Mantova cultura 2017
Sold out per “Rigoletto” d’indole cupa
Il Palazzo della Corte mantovana come un teatrino anatomico. La lettura musicale riscopre il dettato originale.
23/03/2016
Un teatrino anatomico, come quello settecentesco del Bibiena che esiste nella Mantova reale, ma dagli spalti lignei: la struttura, circondata da un’alta e grigia biblioteca accessibile da una balconata, ha costituito l’ambientazione fissa per Rigoletto, andato in scena al Filarmonico di Verona nella ripresa di un’edizione del 2011. A essere posti sotto l’esame scientifico di impaludati dottori, sono stati la gobba del buffone e un giovanottone di colore, mentre una fanciulla è stata fatta oggetto di mire sessuali. La prima scena del libretto di Francesco Maria Piave presenta tinte forti, che nella visione registica di Arnaud Bernard hanno assunto una densità tetra, malata. Gli eccessi e le depravazioni della Corte, che sono valsi la censura a Giuseppe Verdi (in seguito alla quale la vicenda venne trasferita dalla Francia a Mantova), hanno per il regista abbandonato ogni sottigliezza psicologica per divenire pulsioni semplicistiche, terrene, non scevre da volgarità, cagionanti nei soggetti una costante frenetica agitazione che reputiamo essere risultata impegnativa per la tenuta vocale.
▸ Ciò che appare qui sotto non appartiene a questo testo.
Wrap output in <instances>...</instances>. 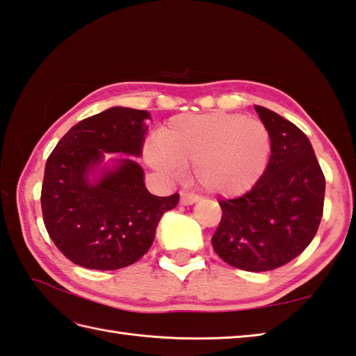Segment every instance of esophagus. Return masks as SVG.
<instances>
[{"instance_id":"34e87169","label":"esophagus","mask_w":356,"mask_h":356,"mask_svg":"<svg viewBox=\"0 0 356 356\" xmlns=\"http://www.w3.org/2000/svg\"><path fill=\"white\" fill-rule=\"evenodd\" d=\"M197 200H199V197L196 196V194L185 191V190L180 191V204L182 205H193V204H196Z\"/></svg>"}]
</instances>
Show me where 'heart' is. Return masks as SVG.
<instances>
[{
	"label": "heart",
	"instance_id": "1",
	"mask_svg": "<svg viewBox=\"0 0 356 356\" xmlns=\"http://www.w3.org/2000/svg\"><path fill=\"white\" fill-rule=\"evenodd\" d=\"M159 171L177 176L193 166V177L205 191L236 197L259 182L271 156L266 124L239 114H182L159 132V143L146 149Z\"/></svg>",
	"mask_w": 356,
	"mask_h": 356
}]
</instances>
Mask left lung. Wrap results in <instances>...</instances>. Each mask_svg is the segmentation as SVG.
I'll use <instances>...</instances> for the list:
<instances>
[{
	"instance_id": "1",
	"label": "left lung",
	"mask_w": 356,
	"mask_h": 356,
	"mask_svg": "<svg viewBox=\"0 0 356 356\" xmlns=\"http://www.w3.org/2000/svg\"><path fill=\"white\" fill-rule=\"evenodd\" d=\"M271 137L264 176L239 197L220 200L214 252L247 271L280 268L309 247L324 210L325 179L307 136L273 111L254 106Z\"/></svg>"
}]
</instances>
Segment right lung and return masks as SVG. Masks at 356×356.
Masks as SVG:
<instances>
[{"label":"right lung","instance_id":"add662e5","mask_svg":"<svg viewBox=\"0 0 356 356\" xmlns=\"http://www.w3.org/2000/svg\"><path fill=\"white\" fill-rule=\"evenodd\" d=\"M146 111L111 108L69 129L49 156L41 186L44 227L60 252L76 266L118 270L148 252L162 214L179 194L159 197L143 184V170L123 159L99 182L88 171L104 152L140 156Z\"/></svg>","mask_w":356,"mask_h":356}]
</instances>
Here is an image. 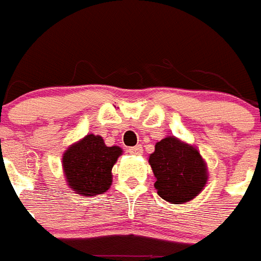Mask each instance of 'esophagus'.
Listing matches in <instances>:
<instances>
[{
	"instance_id": "34e87169",
	"label": "esophagus",
	"mask_w": 261,
	"mask_h": 261,
	"mask_svg": "<svg viewBox=\"0 0 261 261\" xmlns=\"http://www.w3.org/2000/svg\"><path fill=\"white\" fill-rule=\"evenodd\" d=\"M129 153H132V155H141L143 153V147L141 145H135V147L128 148Z\"/></svg>"
}]
</instances>
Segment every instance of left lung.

Nel teatro scientifico, lo scenografo Alessandro Camera ha collocato una bella costruzione a emiciclo che ha ruotato scomponendosi nell’esterno e nell’interno della dimora di Gilda e di suo padre Rigoletto, per poi, sotto forma di modellino, essere mostrata al Duca dai congiurati nell’illustrare il rapimento della giovane. La maledizione scagliata da Monterone verso Rigoletto, reo di averlo deriso, ha seguito un metaforico moto circolare, conclusosi con il sacrificio della vita compiuto da Gilda per salvare il Duca violentatore, del quale si era innamorata. Nell’ultimo atto sulle rive del Mincio, le cui nebbie hanno invaso la platea già durante l’intervallo, il barcone coperto abituro del sicario Sparafucile e della sorella Maddalena ha preso il posto del tavolo anatomico ed è diventato teatro del delitto. L’idea iniziale è stata ben supportata durante il temporale, quando le grandi finestre si sono illuminate per i lampi ed è scesa una fitta pioggia di fogli, caduti dalla libreria.
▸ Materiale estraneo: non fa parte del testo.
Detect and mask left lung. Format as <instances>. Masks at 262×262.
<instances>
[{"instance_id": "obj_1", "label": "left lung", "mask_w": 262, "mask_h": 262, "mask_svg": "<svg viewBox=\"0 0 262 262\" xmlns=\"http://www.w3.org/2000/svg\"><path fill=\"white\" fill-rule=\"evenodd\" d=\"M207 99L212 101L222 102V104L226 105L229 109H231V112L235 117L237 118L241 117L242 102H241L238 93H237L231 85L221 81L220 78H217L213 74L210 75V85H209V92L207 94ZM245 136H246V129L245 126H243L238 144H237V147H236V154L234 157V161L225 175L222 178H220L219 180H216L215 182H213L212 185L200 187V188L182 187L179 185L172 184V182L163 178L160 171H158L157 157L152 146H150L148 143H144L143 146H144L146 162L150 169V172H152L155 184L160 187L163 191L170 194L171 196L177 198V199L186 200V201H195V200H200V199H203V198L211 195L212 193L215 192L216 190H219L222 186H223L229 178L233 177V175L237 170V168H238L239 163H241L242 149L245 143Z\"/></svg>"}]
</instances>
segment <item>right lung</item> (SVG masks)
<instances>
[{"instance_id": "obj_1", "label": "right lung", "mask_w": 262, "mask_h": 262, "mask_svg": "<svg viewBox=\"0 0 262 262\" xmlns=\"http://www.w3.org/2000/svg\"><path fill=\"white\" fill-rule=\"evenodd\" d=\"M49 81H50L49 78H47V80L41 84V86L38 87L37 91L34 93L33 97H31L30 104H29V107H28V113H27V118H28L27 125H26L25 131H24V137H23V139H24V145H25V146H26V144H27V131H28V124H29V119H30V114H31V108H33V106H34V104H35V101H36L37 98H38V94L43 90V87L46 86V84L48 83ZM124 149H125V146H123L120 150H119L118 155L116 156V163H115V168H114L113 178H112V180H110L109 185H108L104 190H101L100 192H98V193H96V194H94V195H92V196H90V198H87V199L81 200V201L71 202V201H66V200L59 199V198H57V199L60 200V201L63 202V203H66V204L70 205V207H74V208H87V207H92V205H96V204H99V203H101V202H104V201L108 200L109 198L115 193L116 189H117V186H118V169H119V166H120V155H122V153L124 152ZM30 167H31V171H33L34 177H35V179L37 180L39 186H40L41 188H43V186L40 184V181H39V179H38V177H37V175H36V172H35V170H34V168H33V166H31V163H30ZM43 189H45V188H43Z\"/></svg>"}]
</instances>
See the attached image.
Il direttore Fabrizio Maria Carminati ha compiuto un’operazione di riscoperta della partitura originale, dando risalto alla bellezza del dettato verdiano nella sua esaustiva espressività. Tolte le “puntature” non senza qualche eccesso di uniformità (ad esempio il perigordino), i colori hanno riverberato le cupe ombre del palcoscenico, la cui frenesia si è estesa ai tempi, generalmente sostenuti.
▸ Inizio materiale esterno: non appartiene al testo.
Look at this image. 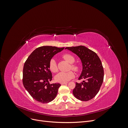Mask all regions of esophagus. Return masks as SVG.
<instances>
[{"label": "esophagus", "instance_id": "1", "mask_svg": "<svg viewBox=\"0 0 128 128\" xmlns=\"http://www.w3.org/2000/svg\"><path fill=\"white\" fill-rule=\"evenodd\" d=\"M67 83H68V82H63V83H61V85H64V84H66Z\"/></svg>", "mask_w": 128, "mask_h": 128}]
</instances>
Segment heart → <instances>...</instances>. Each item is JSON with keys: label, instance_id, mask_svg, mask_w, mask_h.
I'll list each match as a JSON object with an SVG mask.
<instances>
[{"label": "heart", "instance_id": "1", "mask_svg": "<svg viewBox=\"0 0 128 128\" xmlns=\"http://www.w3.org/2000/svg\"><path fill=\"white\" fill-rule=\"evenodd\" d=\"M64 59L69 64H73L75 62V58L69 54H65L63 56ZM50 70L52 72H56L58 71V67L56 60L52 59L49 63ZM72 69L76 72H78L80 67L76 64H72ZM75 77V73L72 71L68 72H60L56 76L55 79L58 82H67Z\"/></svg>", "mask_w": 128, "mask_h": 128}]
</instances>
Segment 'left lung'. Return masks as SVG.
<instances>
[{
  "label": "left lung",
  "mask_w": 128,
  "mask_h": 128,
  "mask_svg": "<svg viewBox=\"0 0 128 128\" xmlns=\"http://www.w3.org/2000/svg\"><path fill=\"white\" fill-rule=\"evenodd\" d=\"M67 49L78 56L82 63V72L72 91L75 97L82 101H88L98 94L104 80V69L102 61L96 54L84 46L67 47Z\"/></svg>",
  "instance_id": "left-lung-1"
}]
</instances>
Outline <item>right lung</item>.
I'll return each mask as SVG.
<instances>
[{"mask_svg":"<svg viewBox=\"0 0 128 128\" xmlns=\"http://www.w3.org/2000/svg\"><path fill=\"white\" fill-rule=\"evenodd\" d=\"M64 48L44 46L31 53L23 69V84L30 95L38 102H51L57 95L59 83L50 84L52 76L49 63L53 56Z\"/></svg>","mask_w":128,"mask_h":128,"instance_id":"right-lung-1","label":"right lung"}]
</instances>
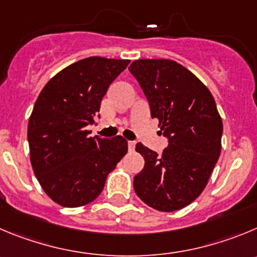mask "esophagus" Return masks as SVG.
Returning a JSON list of instances; mask_svg holds the SVG:
<instances>
[{"instance_id": "obj_1", "label": "esophagus", "mask_w": 257, "mask_h": 257, "mask_svg": "<svg viewBox=\"0 0 257 257\" xmlns=\"http://www.w3.org/2000/svg\"><path fill=\"white\" fill-rule=\"evenodd\" d=\"M128 150L131 151V152H133V151L136 150V142H132V141H129V142H128Z\"/></svg>"}]
</instances>
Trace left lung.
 I'll use <instances>...</instances> for the list:
<instances>
[{"label": "left lung", "mask_w": 257, "mask_h": 257, "mask_svg": "<svg viewBox=\"0 0 257 257\" xmlns=\"http://www.w3.org/2000/svg\"><path fill=\"white\" fill-rule=\"evenodd\" d=\"M129 72L169 140L161 156L137 143L145 167L134 176V190L156 210L183 209L204 190L222 150L223 124L214 97L195 74L170 59H138Z\"/></svg>", "instance_id": "left-lung-1"}]
</instances>
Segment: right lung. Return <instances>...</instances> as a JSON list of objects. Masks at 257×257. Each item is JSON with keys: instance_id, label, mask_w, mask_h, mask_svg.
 <instances>
[{"instance_id": "right-lung-1", "label": "right lung", "mask_w": 257, "mask_h": 257, "mask_svg": "<svg viewBox=\"0 0 257 257\" xmlns=\"http://www.w3.org/2000/svg\"><path fill=\"white\" fill-rule=\"evenodd\" d=\"M128 64V59H81L50 78L38 96L28 124L31 166L43 190L62 207L95 200L128 151L123 137L106 140L86 131L95 124L110 83Z\"/></svg>"}]
</instances>
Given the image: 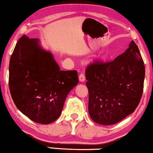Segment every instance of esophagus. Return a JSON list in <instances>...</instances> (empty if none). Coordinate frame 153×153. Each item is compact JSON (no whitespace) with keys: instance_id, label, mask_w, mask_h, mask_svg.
Here are the masks:
<instances>
[{"instance_id":"1","label":"esophagus","mask_w":153,"mask_h":153,"mask_svg":"<svg viewBox=\"0 0 153 153\" xmlns=\"http://www.w3.org/2000/svg\"><path fill=\"white\" fill-rule=\"evenodd\" d=\"M79 81H81V82H83V81H85V75L84 74H83V73H81V74L79 75Z\"/></svg>"}]
</instances>
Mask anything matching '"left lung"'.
Listing matches in <instances>:
<instances>
[{
    "mask_svg": "<svg viewBox=\"0 0 153 153\" xmlns=\"http://www.w3.org/2000/svg\"><path fill=\"white\" fill-rule=\"evenodd\" d=\"M88 112L94 122L114 125L134 111L143 91L145 66L134 41L114 60H95L85 70Z\"/></svg>",
    "mask_w": 153,
    "mask_h": 153,
    "instance_id": "1",
    "label": "left lung"
}]
</instances>
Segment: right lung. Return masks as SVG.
Returning a JSON list of instances; mask_svg holds the SVG:
<instances>
[{"label":"right lung","mask_w":153,"mask_h":153,"mask_svg":"<svg viewBox=\"0 0 153 153\" xmlns=\"http://www.w3.org/2000/svg\"><path fill=\"white\" fill-rule=\"evenodd\" d=\"M78 83L77 71L60 70L39 39L26 35L19 39L10 58L9 87L16 106L31 120L45 125L54 122Z\"/></svg>","instance_id":"right-lung-1"}]
</instances>
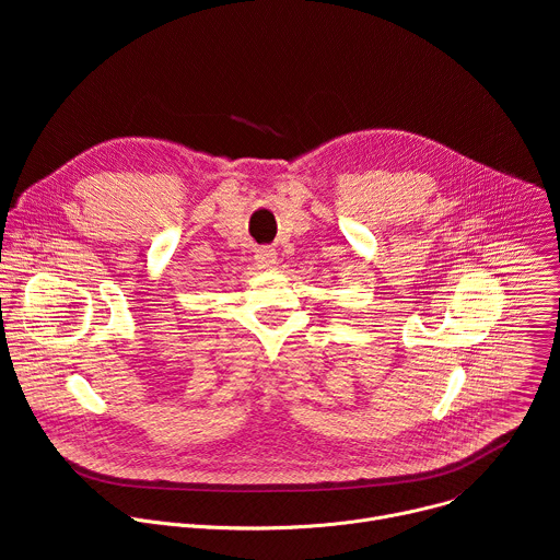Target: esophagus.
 I'll return each mask as SVG.
<instances>
[{
  "label": "esophagus",
  "mask_w": 560,
  "mask_h": 560,
  "mask_svg": "<svg viewBox=\"0 0 560 560\" xmlns=\"http://www.w3.org/2000/svg\"><path fill=\"white\" fill-rule=\"evenodd\" d=\"M255 259H257V266L264 268V270H270V268L277 266V253H275L272 248H261V250H257Z\"/></svg>",
  "instance_id": "34e87169"
}]
</instances>
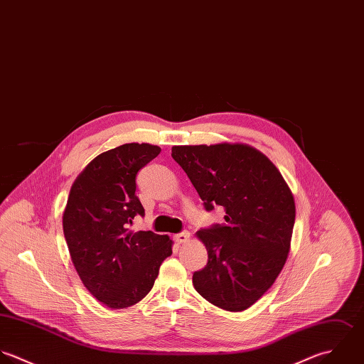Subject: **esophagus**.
<instances>
[{
    "mask_svg": "<svg viewBox=\"0 0 364 364\" xmlns=\"http://www.w3.org/2000/svg\"><path fill=\"white\" fill-rule=\"evenodd\" d=\"M191 240V233L189 232H182V233H178L175 235V242L178 244H185Z\"/></svg>",
    "mask_w": 364,
    "mask_h": 364,
    "instance_id": "esophagus-1",
    "label": "esophagus"
}]
</instances>
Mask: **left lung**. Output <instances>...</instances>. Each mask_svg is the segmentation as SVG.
Returning <instances> with one entry per match:
<instances>
[{"label":"left lung","instance_id":"8db88e82","mask_svg":"<svg viewBox=\"0 0 364 364\" xmlns=\"http://www.w3.org/2000/svg\"><path fill=\"white\" fill-rule=\"evenodd\" d=\"M172 158L206 210L219 205L226 212L225 225L196 233L209 259L193 274V287L225 311H244L285 265L295 223L294 195L268 156L248 144L175 145Z\"/></svg>","mask_w":364,"mask_h":364}]
</instances>
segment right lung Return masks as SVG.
Segmentation results:
<instances>
[{"label":"right lung","mask_w":364,"mask_h":364,"mask_svg":"<svg viewBox=\"0 0 364 364\" xmlns=\"http://www.w3.org/2000/svg\"><path fill=\"white\" fill-rule=\"evenodd\" d=\"M161 148L124 144L97 155L70 188L63 233L72 262L86 289L103 305L124 309L152 289L159 267L172 254L169 236L131 232L144 208L135 178Z\"/></svg>","instance_id":"add662e5"}]
</instances>
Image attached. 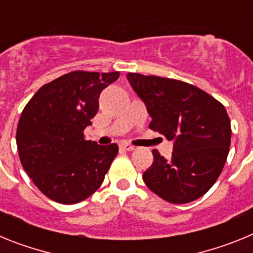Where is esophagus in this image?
Listing matches in <instances>:
<instances>
[{
    "label": "esophagus",
    "mask_w": 253,
    "mask_h": 253,
    "mask_svg": "<svg viewBox=\"0 0 253 253\" xmlns=\"http://www.w3.org/2000/svg\"><path fill=\"white\" fill-rule=\"evenodd\" d=\"M120 148L122 149H124V151H134V148H135V147H133V146H130V144H126V143H123V144H120Z\"/></svg>",
    "instance_id": "esophagus-1"
}]
</instances>
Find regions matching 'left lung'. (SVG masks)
<instances>
[{
    "label": "left lung",
    "instance_id": "left-lung-1",
    "mask_svg": "<svg viewBox=\"0 0 253 253\" xmlns=\"http://www.w3.org/2000/svg\"><path fill=\"white\" fill-rule=\"evenodd\" d=\"M126 78L152 118L149 128L173 143L169 160L153 149L143 181L172 204L194 202L213 186L227 161L232 130L225 107L186 82L139 73Z\"/></svg>",
    "mask_w": 253,
    "mask_h": 253
}]
</instances>
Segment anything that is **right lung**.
I'll return each mask as SVG.
<instances>
[{
  "label": "right lung",
  "mask_w": 253,
  "mask_h": 253,
  "mask_svg": "<svg viewBox=\"0 0 253 253\" xmlns=\"http://www.w3.org/2000/svg\"><path fill=\"white\" fill-rule=\"evenodd\" d=\"M119 72L75 71L40 87L20 116V161L38 189L62 204H76L101 186L118 146L84 139L99 110L101 91Z\"/></svg>",
  "instance_id": "1"
}]
</instances>
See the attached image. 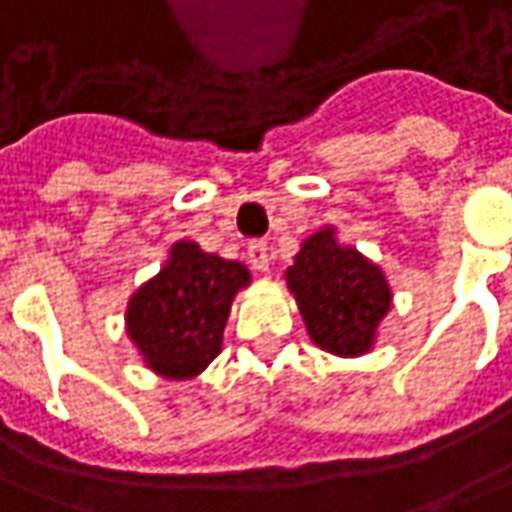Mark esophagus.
Wrapping results in <instances>:
<instances>
[{
    "label": "esophagus",
    "mask_w": 512,
    "mask_h": 512,
    "mask_svg": "<svg viewBox=\"0 0 512 512\" xmlns=\"http://www.w3.org/2000/svg\"><path fill=\"white\" fill-rule=\"evenodd\" d=\"M246 255H249V263L257 271H268V246L263 241H252L249 249H246Z\"/></svg>",
    "instance_id": "34e87169"
}]
</instances>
Leo An ha confermato d’essere un artista di razza dall’ottima pronuncia, fraseggio curato, chiaroscuri incisivi nel delineare Rigoletto, la cui indole la regia ha limitato entro ambiti astiosi e umorali. Saldo l’acuto in “Sì, vendetta” mentre il baritono compiva lo sforzo di sorreggere a braccia alte, con moto rabbioso, la scala servita ai rapitori. Eccellente la prova di Mihaela Marcu, dalla vocalità suadente e tornita, d’innata musicalità, con morbidi legati a testimoniare la padronanza tecnica che ha supportato la dimestichezza nell’intera gamma; fattori con i quali ha potuto rendere con sensibilità i sentimenti contrastanti che fanno pulsare il cuore di Gilda. Anche lei ha superato la difficoltà d’aver eseguito l’inizio del “Caro nome” in una posizione difficoltosa per l’espansione del diaframma. Lo spavaldo Duca aveva lo squillo limpido di Alessandro Scotto Di Luzio, dallo stile elegante benché presentante qualche angolo ancora da smussare, nell’ambito di un percorso artistico in continua ascesa.

Bene Sparafucile di Gianluca Breda, dal fraseggio aspro come il personaggio, e Clarissa Leonardi nelle vesti di Maddalena, che la regia ha voluto avvezza a sputare come un lama. Appropriati Antonello Ceron, Borsa, Tommaso Barea, Marullo, Alessio Verna, Monterone, Romano Dal Zovo, Conte di Ceprano. Notevole Alice Marini come Giovanna. Aggraziata la voce “petit” di Francesca Martini, Contessa di Ceprano e Paggio. Proteso verso un’interpretazione intesa come somma musicale e attoriale, il Coro diretto da Vito Lombardi. Nella terza replica, teatro esaurito e tripudio di consensi.